I am both a grandma and stereotypical millennial all in one, although I relate to the former more. Before Honduras, I switched to a water bottle and thermos, a reusable bag for groceries that folds into a ball and fits in a purse, bought borax, vinegar, and baking soda for my cleaning needs, and shopped for makeup at Whole Foods. My wardrobe is modest, thrifted and always has been. I dream of my new apartment for many reasons; one being that I can tackle projects like composting, air drying my clothes, installing CFLs and sealing the windows for the Chicago winters.

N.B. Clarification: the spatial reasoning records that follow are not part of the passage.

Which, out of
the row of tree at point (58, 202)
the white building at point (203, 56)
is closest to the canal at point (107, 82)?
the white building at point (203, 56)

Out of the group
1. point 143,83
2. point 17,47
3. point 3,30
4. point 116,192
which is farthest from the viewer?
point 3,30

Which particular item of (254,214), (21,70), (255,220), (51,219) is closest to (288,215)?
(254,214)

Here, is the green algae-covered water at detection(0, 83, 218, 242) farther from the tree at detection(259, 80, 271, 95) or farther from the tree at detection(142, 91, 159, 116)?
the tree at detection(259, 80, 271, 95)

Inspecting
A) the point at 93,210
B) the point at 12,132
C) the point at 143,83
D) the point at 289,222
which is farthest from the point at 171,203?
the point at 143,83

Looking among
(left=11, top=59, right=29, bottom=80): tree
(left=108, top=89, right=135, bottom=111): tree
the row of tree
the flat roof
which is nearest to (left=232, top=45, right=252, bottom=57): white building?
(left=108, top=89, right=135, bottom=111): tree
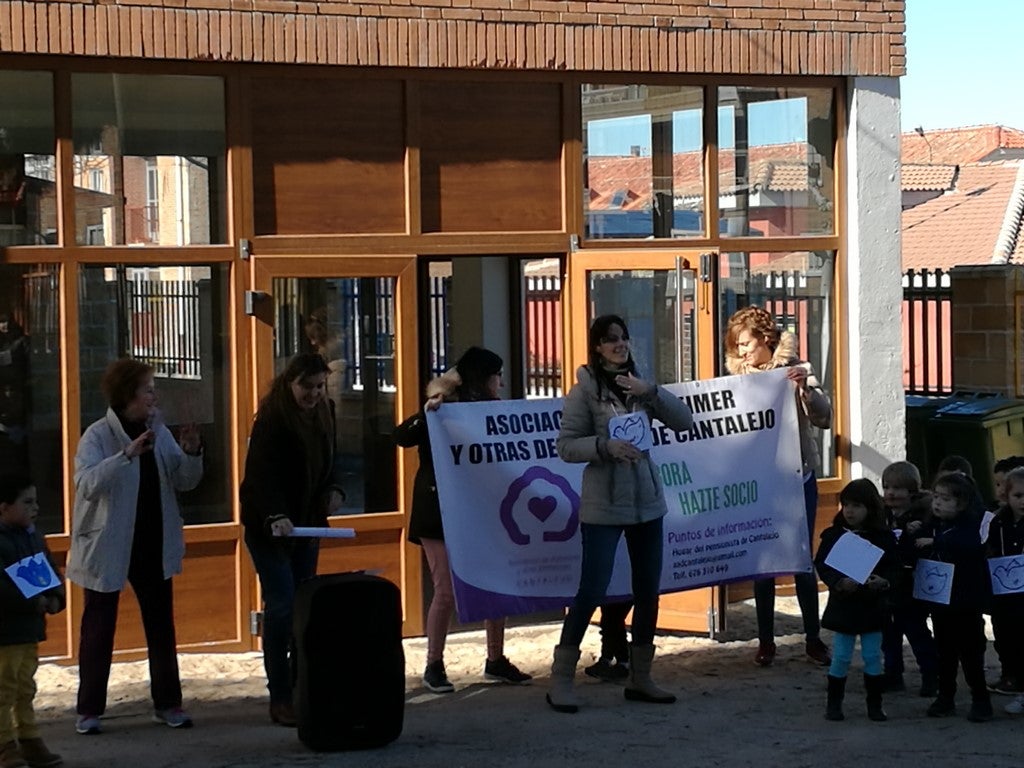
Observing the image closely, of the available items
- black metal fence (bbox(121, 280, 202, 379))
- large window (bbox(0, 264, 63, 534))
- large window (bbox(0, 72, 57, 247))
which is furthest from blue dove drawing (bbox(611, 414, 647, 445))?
large window (bbox(0, 72, 57, 247))

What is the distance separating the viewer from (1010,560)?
790cm

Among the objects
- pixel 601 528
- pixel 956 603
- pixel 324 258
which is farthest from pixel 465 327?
pixel 956 603

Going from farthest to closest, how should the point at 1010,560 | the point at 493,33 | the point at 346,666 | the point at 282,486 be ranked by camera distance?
the point at 493,33
the point at 1010,560
the point at 282,486
the point at 346,666

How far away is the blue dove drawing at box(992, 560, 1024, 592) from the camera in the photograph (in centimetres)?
789

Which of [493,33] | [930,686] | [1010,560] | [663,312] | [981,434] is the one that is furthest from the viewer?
[981,434]

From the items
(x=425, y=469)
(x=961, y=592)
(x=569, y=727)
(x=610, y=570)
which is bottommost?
(x=569, y=727)

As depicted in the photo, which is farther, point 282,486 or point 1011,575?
point 1011,575

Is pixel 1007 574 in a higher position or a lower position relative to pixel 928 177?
lower

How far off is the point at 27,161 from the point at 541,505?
3221mm

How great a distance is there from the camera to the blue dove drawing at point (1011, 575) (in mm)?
7887

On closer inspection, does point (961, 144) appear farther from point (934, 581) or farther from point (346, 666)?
point (346, 666)

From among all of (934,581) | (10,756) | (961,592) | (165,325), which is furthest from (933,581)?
(165,325)

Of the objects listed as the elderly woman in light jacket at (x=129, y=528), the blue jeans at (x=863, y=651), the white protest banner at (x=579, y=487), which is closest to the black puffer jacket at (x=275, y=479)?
the elderly woman in light jacket at (x=129, y=528)

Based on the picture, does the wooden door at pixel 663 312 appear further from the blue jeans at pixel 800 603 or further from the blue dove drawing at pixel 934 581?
the blue dove drawing at pixel 934 581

I feel a bit like the main character in Jeff Nichols' Take Shelter with my plans: a bit obsessive and driven to much self consciousness for my habits/desires. Yet I can't help but think that like the main character's case, a storm is a coming (Okay, so that was so very doomsday of me. Ignore the analogy I suppose but please, go see any and all of Jeff Nichols' work).

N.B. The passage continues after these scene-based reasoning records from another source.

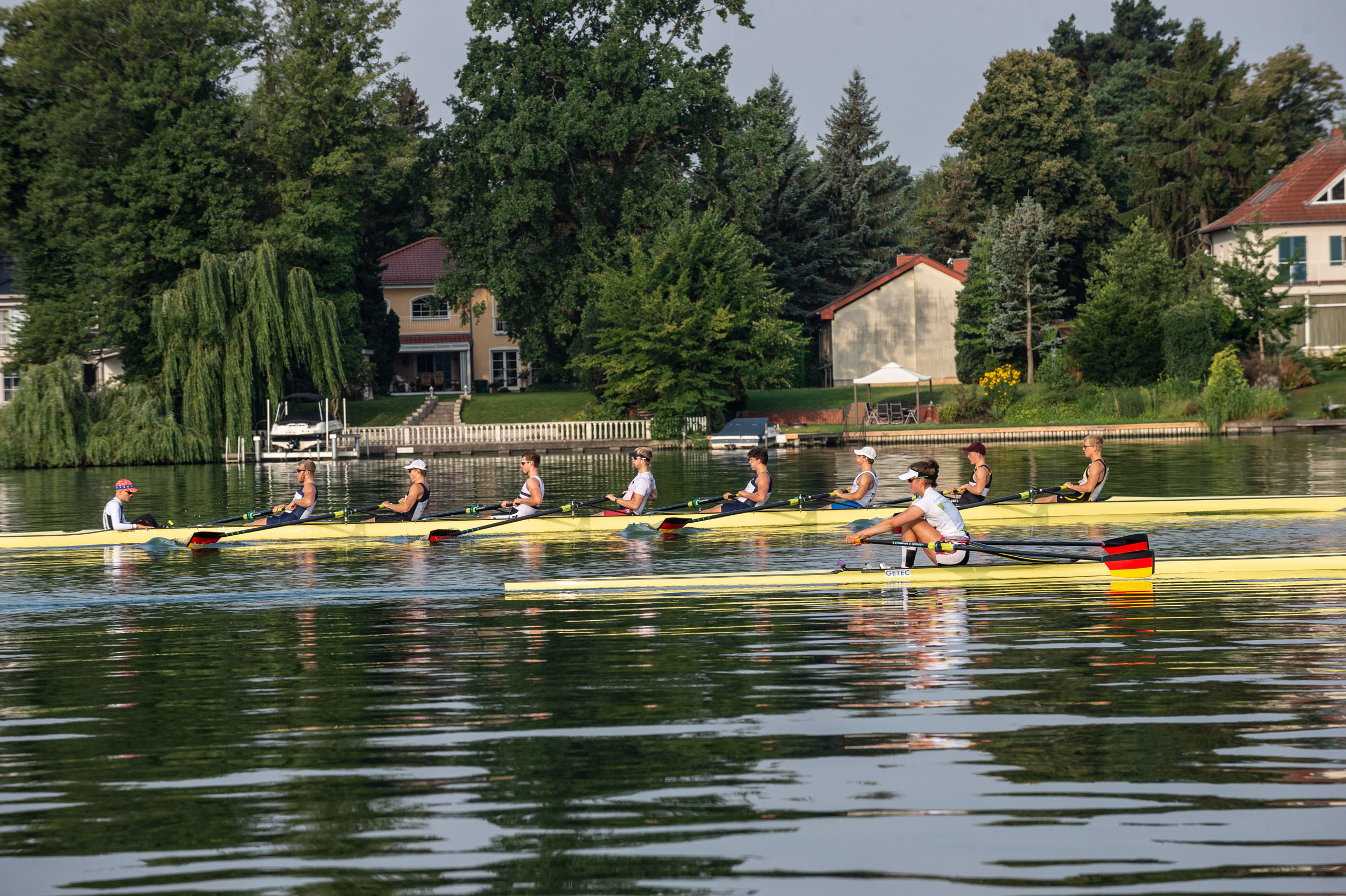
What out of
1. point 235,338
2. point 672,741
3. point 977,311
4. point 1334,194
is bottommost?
point 672,741

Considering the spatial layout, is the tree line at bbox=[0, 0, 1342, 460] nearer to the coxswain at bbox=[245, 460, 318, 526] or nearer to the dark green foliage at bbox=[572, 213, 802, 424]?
the dark green foliage at bbox=[572, 213, 802, 424]

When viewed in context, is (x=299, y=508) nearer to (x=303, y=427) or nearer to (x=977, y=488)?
(x=977, y=488)

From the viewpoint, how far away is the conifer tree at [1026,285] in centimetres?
5522

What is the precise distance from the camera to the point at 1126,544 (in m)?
13.6

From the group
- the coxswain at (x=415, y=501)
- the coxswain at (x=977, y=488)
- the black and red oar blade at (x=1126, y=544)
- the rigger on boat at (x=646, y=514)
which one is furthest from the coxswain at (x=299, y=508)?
the black and red oar blade at (x=1126, y=544)

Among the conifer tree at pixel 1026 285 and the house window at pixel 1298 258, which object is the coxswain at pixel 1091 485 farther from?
the house window at pixel 1298 258

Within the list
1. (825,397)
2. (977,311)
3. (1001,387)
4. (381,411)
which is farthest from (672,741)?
(977,311)

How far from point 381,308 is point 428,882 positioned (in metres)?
62.1

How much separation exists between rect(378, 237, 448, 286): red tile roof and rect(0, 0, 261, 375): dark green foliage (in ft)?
70.2

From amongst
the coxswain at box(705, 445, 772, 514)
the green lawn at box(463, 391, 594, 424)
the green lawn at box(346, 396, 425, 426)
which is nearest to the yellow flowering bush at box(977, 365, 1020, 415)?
the green lawn at box(463, 391, 594, 424)

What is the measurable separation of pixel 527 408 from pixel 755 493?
38.2 m

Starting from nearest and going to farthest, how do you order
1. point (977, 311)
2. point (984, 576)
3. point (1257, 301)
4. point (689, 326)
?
point (984, 576) < point (1257, 301) < point (689, 326) < point (977, 311)

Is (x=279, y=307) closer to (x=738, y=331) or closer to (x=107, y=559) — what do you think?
(x=738, y=331)

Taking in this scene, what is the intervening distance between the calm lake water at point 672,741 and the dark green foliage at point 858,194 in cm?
5873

Some of my attempts to live green haven't been that effective. Homemade deodorant caused me to do laundry more because well, it just didn't work. Homemade shampoo had my head itching for weeks, and green alternatives for feminine hygiene products weren't particularly helpful. The biggest upset of it all? The constant guilt that all of this is so small scale that I'm tackling the wrong problem.

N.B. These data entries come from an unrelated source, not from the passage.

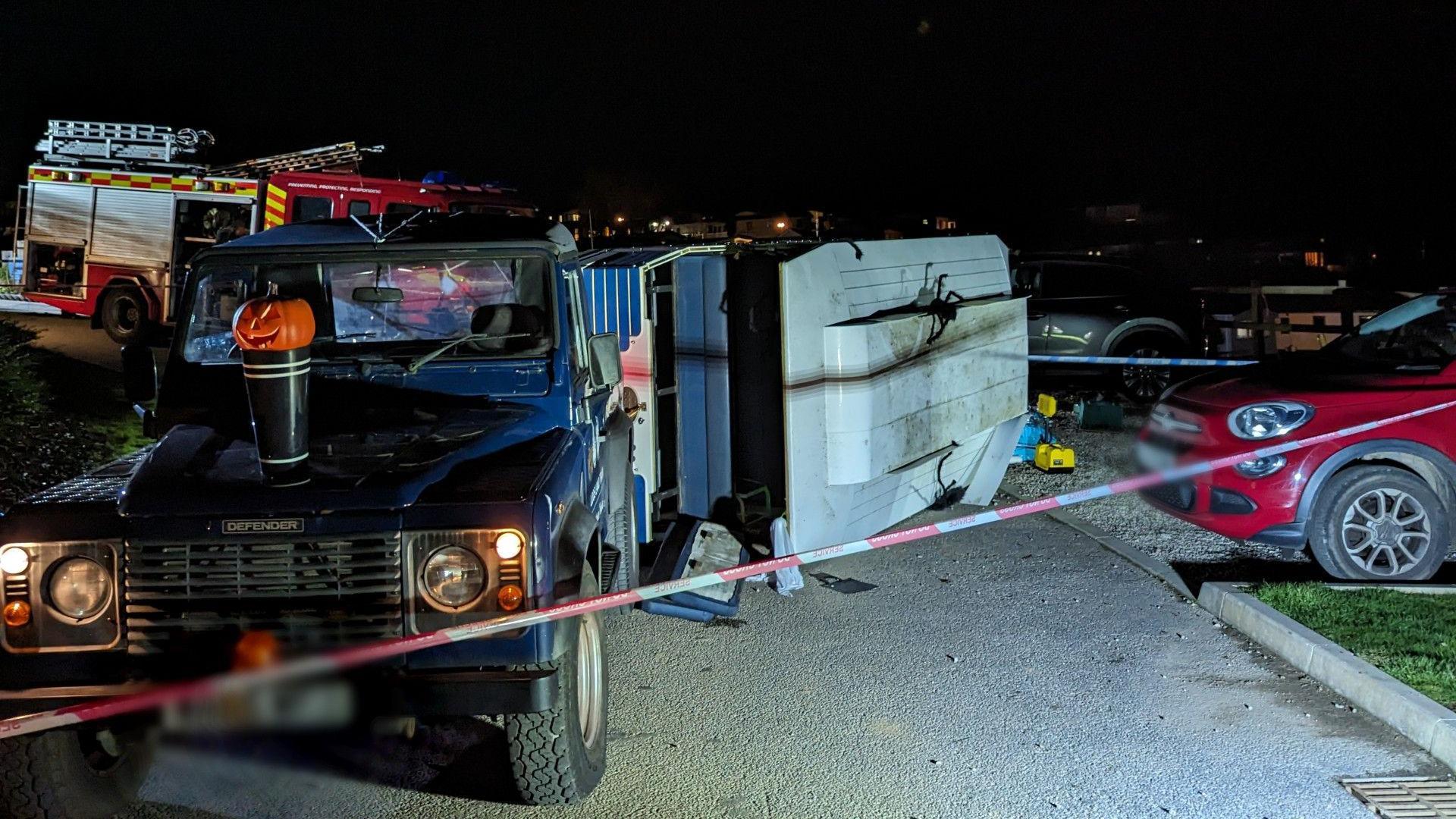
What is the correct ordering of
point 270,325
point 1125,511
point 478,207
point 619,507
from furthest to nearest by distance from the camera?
point 478,207, point 1125,511, point 619,507, point 270,325

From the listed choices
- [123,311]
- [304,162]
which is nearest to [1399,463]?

The past couple of weeks, Chicago has debated over the recently passed legislation to ban plastic bags. While I'm sure there's more environmentally advantageous legislation to be summoned in Chicago and that the new ban needs tweaking, I'm mostly troubled by the anger from the opposition. 

Tribune columnist John Kass complained about the switch an article: "[What do you do] when you're carrying two badly packed paper bags and one splits, and your "personal items" fly all over the bus. You'll have to crawl down the aisle to get the navel orange that stopped rolling near the boot of a large, brooding man with blue prison tattoos on his face... And frozen foods? Don't forget to nestle frozen foods inside a "freezer bag" without touching paper, or the customer will have to chase the orange down the aisle and tap the shoulder of the blue-tattoo-faced guy. See? Let's go back to plastic before this trend sweeps the nation. It's much nicer and easier... And it's not stupid."

How outraged we become these days by the burden of changing a small habit. Perhaps I'm naive to think that the ban is a small win but I'm a cynic too and well, reminding people about sacrifice seems like a step in the right direction.

Sunday, May 4, 2014


As I drove around Chicago today pointing at places to my friend from out of town ("That's the bar where I had my 21st birthday", "That place has $5 huevos rancheros so big you can split them for breakfast"), I realized how much of life in the city for me, and many young people, is devoted to this lifestyle of eating and drinking. In Honduras, my social life was limited. Work was central to my life and the time I had off, I used for simple pleasures: a run where you would end up finding yourself behind a herd of cows, a swim in the nearby dam, a fifteen minute walk through pine trees to a shop that sold hot coffee.

Chicago offers so much stimulation and even though I know that much of the stimulation doesn't do anything for me, I still find it hard to slow down in the city. Thank goodness for Lake Michigan and the stretches of grass where I can sit and forget the concrete behemoth behind me.

A couple weeks back, I took a friend to Pilsen to walk around in the predominantly Mexican neighborhood. When we drove in, we soon realized that the heart of the neighborhood, 18th street, was closed off because it was Good Friday. Once we miraculously found a parking spot, we raced onto the street, found a lady selling homemade food from her red cooler and bought Mexican hot chocolate and a tamale for breakfast. Men walked past us through the procession pushing shopping carts, trying to sell us palms and golden framed pictures of the Virgin Mary. After we followed the procession to its end, my friend and I opted out of the church service and ducked into a nearby pupuseria where I smiled at the sight of a Honduran flag on the wall and thought, well, even though Chicago offers me way too much, it also offers two things I very much want right now: a job, for one, and an avenue to transition.